Vi a Pat Metheny al aire libre, en la Axerquía cordobesa, hace casi veinte años. Todavía, que yo sepa, sigue dando giras embutido en la camisa a rayas. No sé qué deuda le debo, pero alguna hay. Probablemente fue Metheny quien me mostró que detrás de la música visible circula otra que no siempre se aprecia con facilidad pero que, a la larga, bien oída, es la más duradera y la que más engolosina el alma. Fue la época en la que yo conocía Letter from home, aunque los amigos que me llevaron (Antonio Linares, cuánto te debo) me contaba que era su disco más asequible y que había otros (Rejoicing, Travels, Offramp) de mayor enjundia. Nada que no pudiéramos solucionar después. De hecho llevo toda la vida oyendo cada nuevo disco de Pat Metheny con reverencia y devoción. Da lo mismo que se abisme en el jazz más críptico (Song X, Ornette Coleman) que abrace indisimuladamente esa new age de resonancias jazzísticas que le ha valido, entre otras cosas, ser programado en emisoras convencionales de radio y escuchado por gente completamente ajena al jazz puro, al estímulo del jazz concebido como una arqueología del sonido, no sé, me estoy desplazando del punto de proyección, del jazz razonado como todo lo que no es posible razonar ni inventariar bajo premisa sonora alguna.
Después de aquel memorable concierto a la orilla del Guadalquivir está Diego Gómez y Juan Carlos García, a los que hace demasiado que no veo, que también recorrieron conmigo algunos discos y con los que disfruté algo que a veces nunca se consigue y que consiste en charlar distendidamente, sin afán pedagógico, sin pedantería enciclopédica, sin esa aristocracia de la sensibilidad que hace que lo que escucha uno, por el hecho de ser elegido por nuestra santa voluntad, sea superior y más noble y más inteligente que lo que los demás, en su torpeza sensible, en su oscuridad melómana, prefieren.
Y hoy, Domingo, a la espera de que unos buenos amigos vengan a casa a comer, Pat Metheny me está acompañando con el entusiasmo de siempre. No le veo las rayas, pero están.

——————————

## Actividad A:
Resume en forma de lista el párrafo del extracto que comienza con «Después de aquel memorable concierto» y conserva sus datos principales.
## Actividad B:
Indica si cada afirmación coincide con el extracto y cita las palabras exactas que lo deciden: (i) Pat Metheny fue visto en un concierto al aire libre. (ii) Según los amigos, Letter from home era el disco más difícil de Metheny. (iii) Ese domingo se espera a unos amigos para comer.
Para resolver estas actividades no se necesitan los registros.

——————————

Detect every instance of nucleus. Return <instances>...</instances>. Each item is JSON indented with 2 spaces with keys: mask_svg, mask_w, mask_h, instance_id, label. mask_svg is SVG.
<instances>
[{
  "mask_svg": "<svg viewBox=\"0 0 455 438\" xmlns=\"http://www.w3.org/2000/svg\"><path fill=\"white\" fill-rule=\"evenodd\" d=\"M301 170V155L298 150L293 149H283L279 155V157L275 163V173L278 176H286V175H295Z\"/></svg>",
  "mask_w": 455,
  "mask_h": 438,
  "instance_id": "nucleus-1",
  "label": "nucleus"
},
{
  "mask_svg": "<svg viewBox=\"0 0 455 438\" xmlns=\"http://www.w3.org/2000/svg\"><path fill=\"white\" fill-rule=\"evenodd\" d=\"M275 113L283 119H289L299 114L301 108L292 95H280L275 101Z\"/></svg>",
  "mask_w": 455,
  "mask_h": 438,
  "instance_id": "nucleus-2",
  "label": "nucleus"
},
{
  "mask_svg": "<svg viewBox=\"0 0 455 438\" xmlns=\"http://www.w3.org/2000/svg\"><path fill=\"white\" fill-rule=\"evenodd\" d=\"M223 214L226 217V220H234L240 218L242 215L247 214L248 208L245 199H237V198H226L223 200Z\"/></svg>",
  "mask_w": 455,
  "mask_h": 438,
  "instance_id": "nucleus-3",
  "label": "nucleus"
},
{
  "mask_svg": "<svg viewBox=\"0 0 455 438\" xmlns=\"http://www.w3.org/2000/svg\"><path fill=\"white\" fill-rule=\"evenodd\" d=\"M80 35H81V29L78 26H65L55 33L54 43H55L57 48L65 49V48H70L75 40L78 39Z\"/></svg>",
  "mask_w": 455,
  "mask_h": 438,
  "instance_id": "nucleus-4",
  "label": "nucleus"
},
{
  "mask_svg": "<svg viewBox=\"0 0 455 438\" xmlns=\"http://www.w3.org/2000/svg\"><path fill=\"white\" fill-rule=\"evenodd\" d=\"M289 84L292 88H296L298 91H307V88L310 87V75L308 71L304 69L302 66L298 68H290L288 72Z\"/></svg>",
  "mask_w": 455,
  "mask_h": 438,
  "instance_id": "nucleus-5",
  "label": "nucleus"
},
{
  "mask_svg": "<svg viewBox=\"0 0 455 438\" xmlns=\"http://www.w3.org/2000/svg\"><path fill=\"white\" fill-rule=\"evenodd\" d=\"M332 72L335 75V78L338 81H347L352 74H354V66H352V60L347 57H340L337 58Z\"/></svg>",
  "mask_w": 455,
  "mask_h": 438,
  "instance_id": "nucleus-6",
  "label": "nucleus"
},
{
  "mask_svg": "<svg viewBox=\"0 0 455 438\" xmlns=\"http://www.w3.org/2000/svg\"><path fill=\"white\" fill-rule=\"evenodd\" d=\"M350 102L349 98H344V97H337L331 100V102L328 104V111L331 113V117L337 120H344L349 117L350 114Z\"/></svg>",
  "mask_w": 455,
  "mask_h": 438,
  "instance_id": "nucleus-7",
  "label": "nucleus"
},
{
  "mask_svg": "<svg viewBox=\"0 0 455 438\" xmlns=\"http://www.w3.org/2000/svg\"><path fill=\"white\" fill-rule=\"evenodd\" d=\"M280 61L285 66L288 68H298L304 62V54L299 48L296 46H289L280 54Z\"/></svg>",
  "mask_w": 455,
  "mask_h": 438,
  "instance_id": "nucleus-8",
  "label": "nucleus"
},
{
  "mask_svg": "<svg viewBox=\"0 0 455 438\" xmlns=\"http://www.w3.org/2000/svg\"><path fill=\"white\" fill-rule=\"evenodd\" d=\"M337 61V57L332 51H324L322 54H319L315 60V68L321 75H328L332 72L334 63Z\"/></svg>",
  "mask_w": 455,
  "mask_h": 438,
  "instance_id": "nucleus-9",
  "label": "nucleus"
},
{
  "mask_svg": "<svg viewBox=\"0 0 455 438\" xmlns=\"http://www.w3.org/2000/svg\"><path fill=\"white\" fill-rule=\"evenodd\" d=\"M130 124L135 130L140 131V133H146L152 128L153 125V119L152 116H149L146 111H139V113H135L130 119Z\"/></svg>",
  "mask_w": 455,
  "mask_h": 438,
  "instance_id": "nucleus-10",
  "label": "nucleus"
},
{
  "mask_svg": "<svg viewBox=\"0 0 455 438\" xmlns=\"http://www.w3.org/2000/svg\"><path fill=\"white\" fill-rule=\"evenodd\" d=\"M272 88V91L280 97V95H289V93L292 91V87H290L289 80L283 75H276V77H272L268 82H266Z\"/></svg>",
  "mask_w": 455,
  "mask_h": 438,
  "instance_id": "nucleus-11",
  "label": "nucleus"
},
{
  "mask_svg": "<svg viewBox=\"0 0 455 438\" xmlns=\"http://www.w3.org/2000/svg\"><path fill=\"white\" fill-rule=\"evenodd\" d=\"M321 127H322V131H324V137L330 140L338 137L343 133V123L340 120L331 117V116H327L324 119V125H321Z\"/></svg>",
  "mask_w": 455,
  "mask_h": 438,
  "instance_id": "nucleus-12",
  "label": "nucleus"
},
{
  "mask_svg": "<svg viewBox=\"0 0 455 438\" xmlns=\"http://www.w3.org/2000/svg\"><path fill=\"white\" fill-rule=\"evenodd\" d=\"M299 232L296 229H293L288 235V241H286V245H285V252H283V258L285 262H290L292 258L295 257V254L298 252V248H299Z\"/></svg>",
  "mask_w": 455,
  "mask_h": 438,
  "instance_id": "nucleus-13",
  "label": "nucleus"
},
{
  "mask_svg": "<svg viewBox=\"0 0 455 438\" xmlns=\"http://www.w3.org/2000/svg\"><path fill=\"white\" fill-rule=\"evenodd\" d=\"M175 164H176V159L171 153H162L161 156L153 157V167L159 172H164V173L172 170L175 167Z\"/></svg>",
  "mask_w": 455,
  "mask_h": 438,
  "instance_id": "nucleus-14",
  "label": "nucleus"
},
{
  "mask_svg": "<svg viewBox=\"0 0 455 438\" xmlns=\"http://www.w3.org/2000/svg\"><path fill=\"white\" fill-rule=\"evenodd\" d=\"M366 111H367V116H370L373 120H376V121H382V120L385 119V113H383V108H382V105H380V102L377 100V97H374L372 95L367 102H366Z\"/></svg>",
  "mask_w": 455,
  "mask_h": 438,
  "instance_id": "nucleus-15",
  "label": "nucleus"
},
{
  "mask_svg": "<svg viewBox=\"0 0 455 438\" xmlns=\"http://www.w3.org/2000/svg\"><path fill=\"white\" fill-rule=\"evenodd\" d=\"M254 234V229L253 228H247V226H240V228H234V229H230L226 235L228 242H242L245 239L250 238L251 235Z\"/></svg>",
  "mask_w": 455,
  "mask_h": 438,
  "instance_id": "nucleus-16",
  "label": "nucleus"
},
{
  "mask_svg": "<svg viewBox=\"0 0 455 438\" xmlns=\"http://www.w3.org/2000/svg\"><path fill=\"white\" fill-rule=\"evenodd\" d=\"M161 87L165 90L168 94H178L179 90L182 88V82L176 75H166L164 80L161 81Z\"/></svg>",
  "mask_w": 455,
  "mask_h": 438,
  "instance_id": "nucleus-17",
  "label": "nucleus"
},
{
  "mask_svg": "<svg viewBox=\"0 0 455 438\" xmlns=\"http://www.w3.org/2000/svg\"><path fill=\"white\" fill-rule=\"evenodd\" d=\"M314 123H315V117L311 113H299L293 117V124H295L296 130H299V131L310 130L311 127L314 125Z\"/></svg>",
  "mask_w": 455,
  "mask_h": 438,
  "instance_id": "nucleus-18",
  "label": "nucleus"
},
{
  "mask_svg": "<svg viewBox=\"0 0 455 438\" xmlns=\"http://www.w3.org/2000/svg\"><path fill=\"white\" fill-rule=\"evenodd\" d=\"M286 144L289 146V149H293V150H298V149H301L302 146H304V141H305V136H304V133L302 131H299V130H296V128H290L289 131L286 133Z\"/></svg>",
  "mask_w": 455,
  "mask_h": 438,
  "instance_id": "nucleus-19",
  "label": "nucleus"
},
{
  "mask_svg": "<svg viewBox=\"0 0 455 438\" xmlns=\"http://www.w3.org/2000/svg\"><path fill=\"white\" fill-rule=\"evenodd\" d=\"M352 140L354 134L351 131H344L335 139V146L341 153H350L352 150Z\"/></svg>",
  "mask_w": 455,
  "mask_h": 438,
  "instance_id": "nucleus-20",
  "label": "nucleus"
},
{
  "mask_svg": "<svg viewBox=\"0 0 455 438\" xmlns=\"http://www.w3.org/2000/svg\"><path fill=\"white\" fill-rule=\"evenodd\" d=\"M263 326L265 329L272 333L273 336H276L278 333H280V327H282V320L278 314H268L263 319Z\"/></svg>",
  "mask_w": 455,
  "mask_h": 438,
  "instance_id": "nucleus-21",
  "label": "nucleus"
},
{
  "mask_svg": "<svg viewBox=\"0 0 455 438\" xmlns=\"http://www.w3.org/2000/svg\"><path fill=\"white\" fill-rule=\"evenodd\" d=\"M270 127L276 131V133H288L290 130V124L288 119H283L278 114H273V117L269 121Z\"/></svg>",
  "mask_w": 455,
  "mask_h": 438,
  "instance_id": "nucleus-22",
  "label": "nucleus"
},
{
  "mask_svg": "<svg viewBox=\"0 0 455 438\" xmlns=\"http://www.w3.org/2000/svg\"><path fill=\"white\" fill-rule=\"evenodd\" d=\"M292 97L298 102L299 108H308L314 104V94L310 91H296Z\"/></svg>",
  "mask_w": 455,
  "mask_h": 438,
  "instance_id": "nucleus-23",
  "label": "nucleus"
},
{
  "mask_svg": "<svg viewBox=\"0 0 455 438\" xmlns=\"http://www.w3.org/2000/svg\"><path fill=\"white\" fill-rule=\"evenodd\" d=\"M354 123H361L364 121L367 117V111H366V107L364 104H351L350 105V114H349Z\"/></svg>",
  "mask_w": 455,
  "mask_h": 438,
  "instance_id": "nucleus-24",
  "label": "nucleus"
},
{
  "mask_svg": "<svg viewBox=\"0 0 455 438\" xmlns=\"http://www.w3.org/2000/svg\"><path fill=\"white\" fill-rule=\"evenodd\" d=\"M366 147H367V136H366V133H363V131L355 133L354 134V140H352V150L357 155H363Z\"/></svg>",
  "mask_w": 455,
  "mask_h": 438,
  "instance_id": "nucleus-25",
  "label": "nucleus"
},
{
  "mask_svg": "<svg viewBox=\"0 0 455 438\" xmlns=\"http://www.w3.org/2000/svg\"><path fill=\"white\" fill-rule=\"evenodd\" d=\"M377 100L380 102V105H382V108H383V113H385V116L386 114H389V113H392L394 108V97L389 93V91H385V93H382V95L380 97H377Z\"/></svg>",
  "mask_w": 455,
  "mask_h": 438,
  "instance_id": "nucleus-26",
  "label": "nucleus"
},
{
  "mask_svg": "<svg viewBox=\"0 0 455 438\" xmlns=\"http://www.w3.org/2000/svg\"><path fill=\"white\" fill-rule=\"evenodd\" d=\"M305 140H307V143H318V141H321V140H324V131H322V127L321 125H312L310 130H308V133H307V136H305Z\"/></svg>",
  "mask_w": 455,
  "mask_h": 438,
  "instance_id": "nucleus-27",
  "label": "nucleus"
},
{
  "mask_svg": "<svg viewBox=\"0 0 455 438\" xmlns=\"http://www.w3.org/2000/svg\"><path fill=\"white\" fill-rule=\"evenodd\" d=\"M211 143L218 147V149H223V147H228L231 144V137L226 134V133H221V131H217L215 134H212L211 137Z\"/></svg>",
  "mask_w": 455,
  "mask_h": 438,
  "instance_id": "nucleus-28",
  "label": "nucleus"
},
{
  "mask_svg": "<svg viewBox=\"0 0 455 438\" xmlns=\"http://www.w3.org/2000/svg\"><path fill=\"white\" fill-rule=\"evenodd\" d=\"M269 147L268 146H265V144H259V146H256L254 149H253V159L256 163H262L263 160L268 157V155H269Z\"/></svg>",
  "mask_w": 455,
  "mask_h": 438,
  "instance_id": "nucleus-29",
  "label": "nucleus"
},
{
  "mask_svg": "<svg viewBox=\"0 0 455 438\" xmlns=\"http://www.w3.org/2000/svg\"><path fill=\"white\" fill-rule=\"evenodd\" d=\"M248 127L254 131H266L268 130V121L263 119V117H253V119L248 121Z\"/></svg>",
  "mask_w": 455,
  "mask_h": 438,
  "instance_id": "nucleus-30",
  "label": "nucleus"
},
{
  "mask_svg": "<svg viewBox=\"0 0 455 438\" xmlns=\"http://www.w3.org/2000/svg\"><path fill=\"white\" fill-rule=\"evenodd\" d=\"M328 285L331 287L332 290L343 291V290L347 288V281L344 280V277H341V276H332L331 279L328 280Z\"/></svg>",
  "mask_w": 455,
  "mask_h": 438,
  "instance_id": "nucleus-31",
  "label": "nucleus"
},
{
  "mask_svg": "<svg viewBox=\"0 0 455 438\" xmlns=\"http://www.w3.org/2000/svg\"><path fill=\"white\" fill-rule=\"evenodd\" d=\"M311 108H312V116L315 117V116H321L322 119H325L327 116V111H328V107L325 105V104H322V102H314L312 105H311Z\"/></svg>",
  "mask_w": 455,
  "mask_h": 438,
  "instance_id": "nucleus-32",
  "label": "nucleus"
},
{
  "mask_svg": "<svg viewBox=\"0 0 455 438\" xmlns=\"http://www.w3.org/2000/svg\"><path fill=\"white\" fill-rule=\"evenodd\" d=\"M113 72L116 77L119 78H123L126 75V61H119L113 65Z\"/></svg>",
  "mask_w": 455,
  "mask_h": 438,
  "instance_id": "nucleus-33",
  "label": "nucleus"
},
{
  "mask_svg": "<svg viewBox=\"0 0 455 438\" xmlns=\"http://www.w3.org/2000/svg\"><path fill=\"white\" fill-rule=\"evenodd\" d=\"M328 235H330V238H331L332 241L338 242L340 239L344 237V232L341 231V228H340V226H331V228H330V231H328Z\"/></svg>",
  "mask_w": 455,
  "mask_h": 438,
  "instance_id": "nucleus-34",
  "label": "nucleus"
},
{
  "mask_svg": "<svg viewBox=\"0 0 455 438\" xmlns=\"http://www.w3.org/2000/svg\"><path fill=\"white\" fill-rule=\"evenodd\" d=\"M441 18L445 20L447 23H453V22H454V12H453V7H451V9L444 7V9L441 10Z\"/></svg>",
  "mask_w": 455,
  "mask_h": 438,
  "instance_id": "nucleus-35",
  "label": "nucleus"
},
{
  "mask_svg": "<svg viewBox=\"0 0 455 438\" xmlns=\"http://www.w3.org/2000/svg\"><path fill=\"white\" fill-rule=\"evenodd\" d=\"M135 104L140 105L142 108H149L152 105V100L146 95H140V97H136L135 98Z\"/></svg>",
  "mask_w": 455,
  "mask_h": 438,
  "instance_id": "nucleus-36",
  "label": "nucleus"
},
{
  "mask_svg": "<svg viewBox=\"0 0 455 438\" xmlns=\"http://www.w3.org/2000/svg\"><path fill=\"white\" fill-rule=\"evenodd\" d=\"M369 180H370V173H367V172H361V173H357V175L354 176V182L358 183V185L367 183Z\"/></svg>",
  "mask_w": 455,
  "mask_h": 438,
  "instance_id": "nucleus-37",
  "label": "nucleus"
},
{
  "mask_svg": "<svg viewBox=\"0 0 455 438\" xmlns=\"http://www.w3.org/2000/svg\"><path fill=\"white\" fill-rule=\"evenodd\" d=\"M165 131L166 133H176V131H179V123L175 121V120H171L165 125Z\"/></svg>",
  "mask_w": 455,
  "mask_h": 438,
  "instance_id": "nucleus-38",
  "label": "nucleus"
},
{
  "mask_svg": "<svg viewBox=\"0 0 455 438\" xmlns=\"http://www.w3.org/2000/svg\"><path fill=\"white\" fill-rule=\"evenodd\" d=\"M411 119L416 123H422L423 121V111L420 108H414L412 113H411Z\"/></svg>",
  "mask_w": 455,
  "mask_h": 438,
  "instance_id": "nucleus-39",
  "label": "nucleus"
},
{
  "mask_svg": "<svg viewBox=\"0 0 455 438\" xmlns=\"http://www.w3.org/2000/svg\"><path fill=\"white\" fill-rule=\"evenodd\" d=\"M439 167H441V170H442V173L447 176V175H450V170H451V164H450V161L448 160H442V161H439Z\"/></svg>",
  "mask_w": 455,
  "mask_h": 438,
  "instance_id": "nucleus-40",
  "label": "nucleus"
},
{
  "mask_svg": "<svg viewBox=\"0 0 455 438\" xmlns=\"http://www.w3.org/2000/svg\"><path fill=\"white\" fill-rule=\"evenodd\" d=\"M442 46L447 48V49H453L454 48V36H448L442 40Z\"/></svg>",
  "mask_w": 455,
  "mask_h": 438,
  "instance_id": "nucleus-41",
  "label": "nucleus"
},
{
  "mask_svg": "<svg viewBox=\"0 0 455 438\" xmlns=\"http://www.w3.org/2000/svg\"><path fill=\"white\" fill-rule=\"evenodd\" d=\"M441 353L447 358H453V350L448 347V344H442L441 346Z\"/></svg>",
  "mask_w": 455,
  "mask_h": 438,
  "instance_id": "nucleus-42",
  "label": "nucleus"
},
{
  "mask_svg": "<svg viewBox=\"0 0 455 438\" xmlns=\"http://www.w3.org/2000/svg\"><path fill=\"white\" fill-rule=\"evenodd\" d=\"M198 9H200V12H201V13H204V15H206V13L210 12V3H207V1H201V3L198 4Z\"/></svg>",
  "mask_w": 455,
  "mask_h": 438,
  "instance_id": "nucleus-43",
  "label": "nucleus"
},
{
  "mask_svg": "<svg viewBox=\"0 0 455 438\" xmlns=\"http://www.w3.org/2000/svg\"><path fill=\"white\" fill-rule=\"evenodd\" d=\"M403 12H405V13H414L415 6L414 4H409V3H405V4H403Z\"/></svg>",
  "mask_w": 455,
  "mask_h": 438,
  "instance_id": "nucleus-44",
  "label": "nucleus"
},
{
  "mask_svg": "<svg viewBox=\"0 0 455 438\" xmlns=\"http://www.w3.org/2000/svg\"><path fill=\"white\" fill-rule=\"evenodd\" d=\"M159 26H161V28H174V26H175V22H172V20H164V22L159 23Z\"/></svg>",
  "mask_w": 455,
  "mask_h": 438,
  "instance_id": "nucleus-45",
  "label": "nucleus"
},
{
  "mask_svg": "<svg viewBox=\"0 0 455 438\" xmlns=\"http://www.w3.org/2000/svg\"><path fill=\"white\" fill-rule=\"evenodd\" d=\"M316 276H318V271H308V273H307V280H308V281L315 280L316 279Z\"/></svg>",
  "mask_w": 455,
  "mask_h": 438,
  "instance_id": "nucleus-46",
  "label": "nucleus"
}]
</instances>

——————————

## Solución escrita A:
- Tras el concierto junto al Guadalquivir aparecen Diego Gómez y Juan Carlos García, a quienes hace demasiado que no ve.
- Con ellos también recorrió algunos discos.
- Con ellos disfrutó de algo que a veces nunca se consigue: charlar distendidamente.
- Esas charlas eran sin afán pedagógico y sin pedantería enciclopédica.
- Tampoco había en ellas la idea de que lo que uno escucha es superior, más noble y más inteligente que lo que prefieren los demás.

## Solución escrita B:
(i) Sí: «Vi a Pat Metheny al aire libre, en la Axerquía cordobesa».
(ii) No: «me contaba que era su disco más asequible».
(iii) Sí: «a la espera de que unos buenos amigos vengan a casa a comer».